Health Criminology

My research in health criminology explores how justice system involvement affects long-term health and well-being, particularly among youth. While traditional criminology often focuses on crime and recidivism, this work examines broader outcomes—such as mental health, disability, and life-course functioning—to understand the deeper consequences of justice contact.

Drawing on data from the Northwestern Juvenile Project, a large longitudinal study of justice-involved youth, I investigate how factors like gang membership, system contact, and family background shape mental health over time. This research centers not only on gang-involved individuals but on the broader population of youth affected by incarceration and structural disadvantage.

One line of inquiry examines the relationship between mental health and patterns of offending. While trauma and poverty are known to contribute to both, my work highlights how these dynamics unfold differently across time and by gender. I find that mood disorders and offending are closely linked across the life course, but that early-life experiences—like maltreatment and prior mental health struggles—play a stronger role in shaping long-term outcomes than later life events.

Another study applies the stress process framework to gang membership. I conceptualize gang involvement as a primary stressor that produces secondary stressors—such as victimization, substance abuse, and frequent police contact—that compound mental health risks. Using longitudinal models, I show that gang disengagement significantly improves mental health and functioning. Former gang members experience fewer clinical diagnoses, better psychological well-being, and reduced substance use, even after accounting for other factors.

I also explore how family context impacts mental health. In one study, I analyze how early parental or sibling confinement—through incarceration or psychiatric hospitalization—shapes mental health outcomes among system-involved youth. The findings reveal that family confinement creates lasting emotional strain and adds complexity to the relationship between justice involvement and psychological health.

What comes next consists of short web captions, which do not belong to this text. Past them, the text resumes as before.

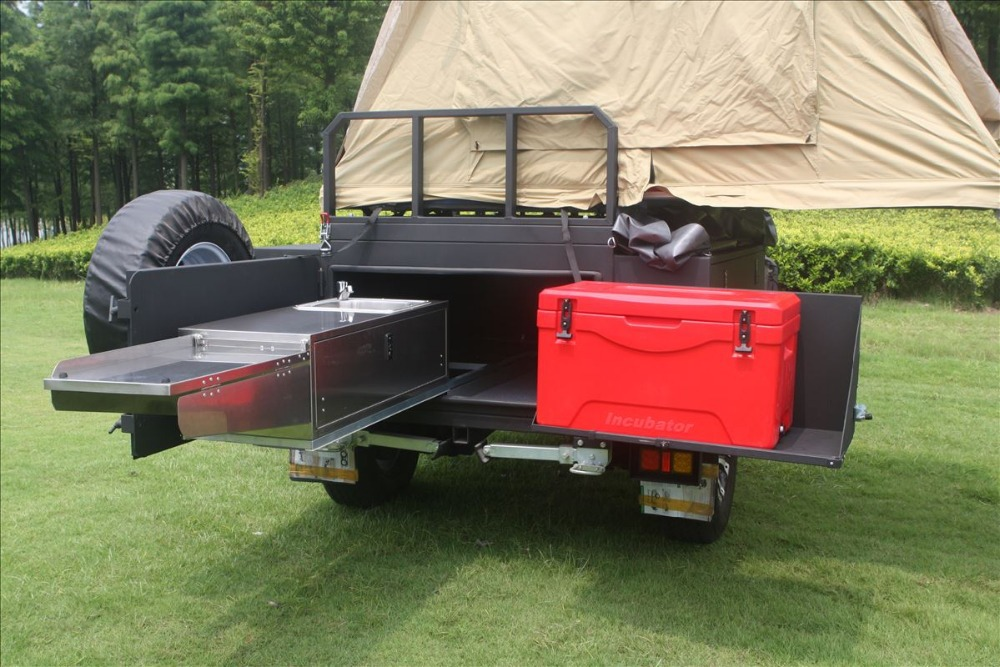 Cool Trailer Manufacturers Off Road Camper Trailer Manufacturers Off Road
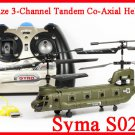 Syma S026G 3 Channels Infrared Control Indoor Outdoor Mini Boeing CH-47 Chinook Helicopter with Gyro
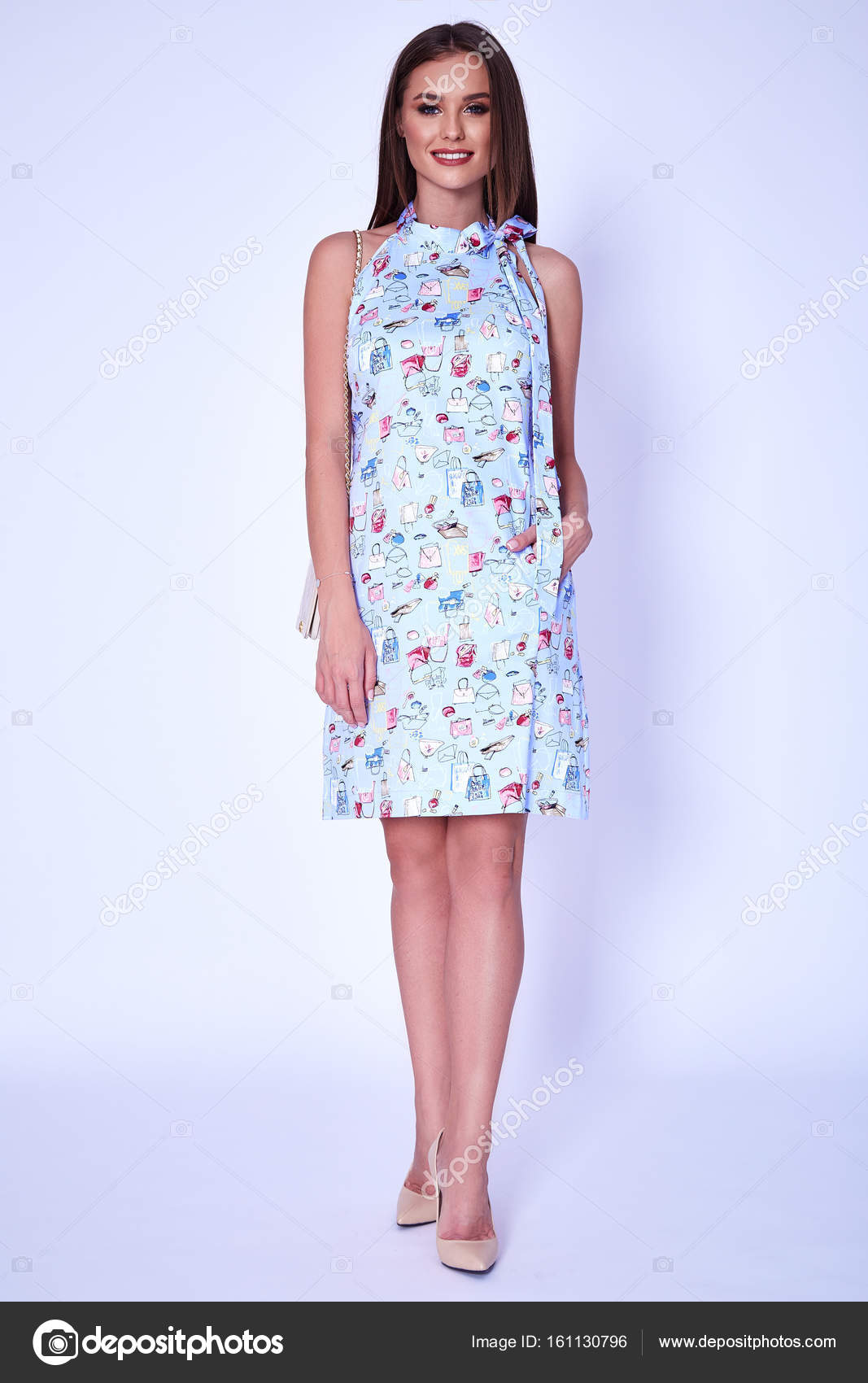 d9a171160f622 Belleza mujer modelo use diseño elegante tendencia ropa Vestido estilo  casual oficina formal para trabajo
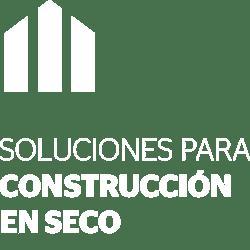 Soluciones para construcción en seco Barbieri
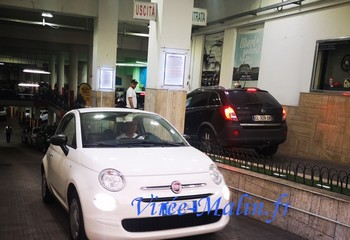 parking-naples-ou-garer-voiture-naples
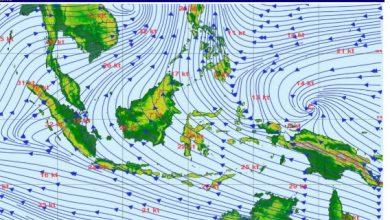 Suhu yang Lebih Dingin dan Kecepatan Angin di NTB Meningkat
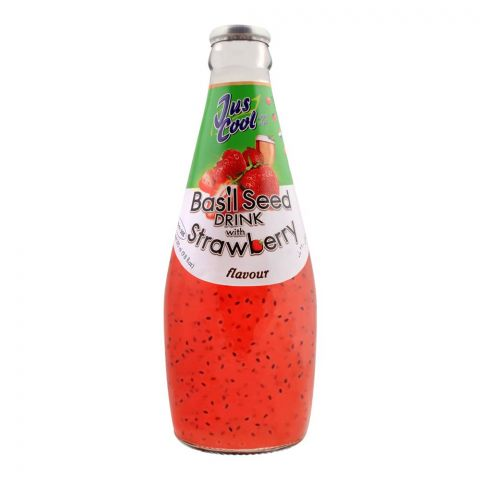 Jus Cool Basil Seed Drink With Strawberry Flavor, 290ml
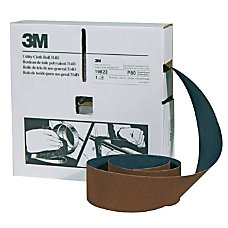 3M 314D Utility Cloth Roll P80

By integrating insights from criminology, psychology, and public health, my work highlights the long-term, layered consequences of system contact—and the potential for healing and recovery through disengagement, intervention, and support.

Published Work


Leverso, John, Cyrus Schleifer and David C. Pyrooz. (2024) “Leaving the gang is good for your health: A stress process perspective on disengagement from gangs.” Criminology.

Leverso, John, Rin Ferraro*, April Fernandes and Jerald Herting (2023). “Life Course Trajectories of Offending and Mental Health Among Justice Involved Youth.” Journal of Developmental and Life-Course Criminology.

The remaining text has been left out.